Recast the material from the line containing "you observe it?" through its final line as a Markdown table with the columns Row and Line, giving each row a number and skipping blank lines.
=====
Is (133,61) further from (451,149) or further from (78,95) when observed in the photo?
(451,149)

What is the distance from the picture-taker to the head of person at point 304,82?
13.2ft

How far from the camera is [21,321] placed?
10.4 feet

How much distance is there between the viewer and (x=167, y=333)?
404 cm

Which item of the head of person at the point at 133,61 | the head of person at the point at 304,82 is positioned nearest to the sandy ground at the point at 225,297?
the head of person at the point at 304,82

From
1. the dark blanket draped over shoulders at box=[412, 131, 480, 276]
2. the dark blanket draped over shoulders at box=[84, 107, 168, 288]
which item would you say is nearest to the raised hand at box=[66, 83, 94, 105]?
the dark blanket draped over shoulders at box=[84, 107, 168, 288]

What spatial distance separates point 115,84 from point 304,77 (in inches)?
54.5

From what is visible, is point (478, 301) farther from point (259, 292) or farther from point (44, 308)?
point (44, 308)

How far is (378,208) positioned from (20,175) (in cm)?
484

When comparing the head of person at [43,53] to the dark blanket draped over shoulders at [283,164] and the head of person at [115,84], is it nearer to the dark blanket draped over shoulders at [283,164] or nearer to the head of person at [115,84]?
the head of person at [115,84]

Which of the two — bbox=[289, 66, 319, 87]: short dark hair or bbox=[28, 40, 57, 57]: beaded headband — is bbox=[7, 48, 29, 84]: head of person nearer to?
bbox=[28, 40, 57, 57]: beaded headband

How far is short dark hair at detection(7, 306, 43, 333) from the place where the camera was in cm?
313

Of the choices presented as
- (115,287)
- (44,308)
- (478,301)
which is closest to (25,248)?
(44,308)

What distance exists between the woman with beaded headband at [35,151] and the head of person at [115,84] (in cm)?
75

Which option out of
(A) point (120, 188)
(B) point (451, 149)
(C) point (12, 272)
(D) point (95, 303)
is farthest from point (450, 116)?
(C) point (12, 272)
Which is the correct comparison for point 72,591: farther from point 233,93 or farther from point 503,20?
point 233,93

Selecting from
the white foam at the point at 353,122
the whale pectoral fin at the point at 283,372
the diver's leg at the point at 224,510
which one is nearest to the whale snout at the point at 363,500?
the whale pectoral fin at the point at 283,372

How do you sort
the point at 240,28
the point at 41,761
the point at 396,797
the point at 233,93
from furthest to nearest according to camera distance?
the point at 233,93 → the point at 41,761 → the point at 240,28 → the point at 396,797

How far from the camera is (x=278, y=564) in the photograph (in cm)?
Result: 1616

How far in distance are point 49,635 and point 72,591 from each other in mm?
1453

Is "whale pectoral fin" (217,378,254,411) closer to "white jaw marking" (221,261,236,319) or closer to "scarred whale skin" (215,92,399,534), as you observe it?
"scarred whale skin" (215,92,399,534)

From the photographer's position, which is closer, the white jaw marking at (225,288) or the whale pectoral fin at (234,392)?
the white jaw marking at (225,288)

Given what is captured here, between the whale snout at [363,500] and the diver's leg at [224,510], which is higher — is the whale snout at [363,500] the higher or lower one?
=====
Solution to this problem
| Row | Line |
|---|---|
| 1 | Is "whale pectoral fin" (217,378,254,411) closer to "white jaw marking" (221,261,236,319) or closer to "scarred whale skin" (215,92,399,534), as you observe it? |
| 2 | "scarred whale skin" (215,92,399,534) |
| 3 | From the photographer's position, which is closer, the white jaw marking at (225,288) or the whale pectoral fin at (234,392)? |
| 4 | the white jaw marking at (225,288) |
| 5 | Given what is captured here, between the whale snout at [363,500] and the diver's leg at [224,510], which is higher — is the whale snout at [363,500] the higher or lower one? |